Prompt
Rewrite the part of the email that begins at "I don't believe" and stops after "and performance.", switching "stability" to "reliability".

━━━ Passage ━━━

Whether using journaling or a trigger, you get the same thing: a before and
after value, and you write the value to a file.  Using journal receivers,
you build all your logic into one processing program which has to be managed
operationally; with triggers, you build logic into each trigger program and
risk some performance degradation.

I don't believe the results will be different depending upon which approach,
trigger or journal receiver, you use.  It's about implementation, stability,
and performance. 

You're correct about object authority controlling receiver deletions.

Fortunately, I don't have to make a decision right away; I'm still
uncommitted to a particular approach.

My thanks to you and the rest of the Group for your contributions!

-rf

> -----Original Message-----
> From: midrange-l-bounces@xxxxxxxxxxxx [mailto:midrange-l-
> bounces@xxxxxxxxxxxx] On Behalf Of Frank.Kolmann@xxxxxxxxxx
> Sent: Monday, July 12, 2004 6:30 PM
> To: midrange-l@xxxxxxxxxxxx
> Subject: RE: Fastest way to get a unique identifier/tracking column
> changes
> 
> 
> 
> 
> 
> Hi Reeve,
> 
> As I am using journalling I must address this crimp.

━━━ Data shown ━━━

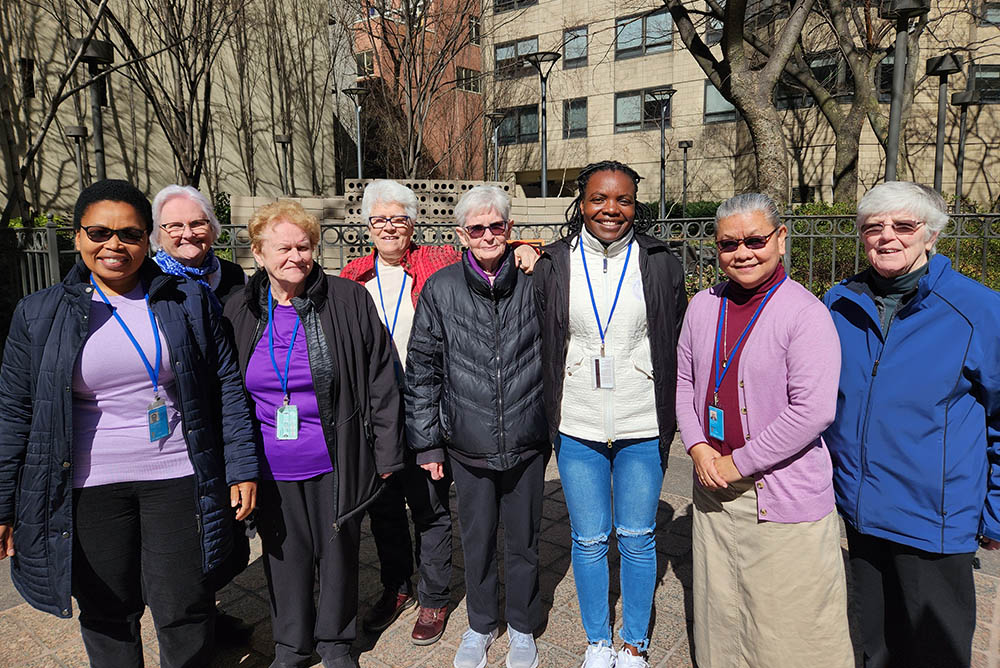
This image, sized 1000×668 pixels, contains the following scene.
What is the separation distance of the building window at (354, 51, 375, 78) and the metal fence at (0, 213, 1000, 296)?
8.59 m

━━━

Result of this exercise
I don't believe the results will be different depending upon which approach,
trigger or journal receiver, you use.  It's about implementation, reliability,
and performance.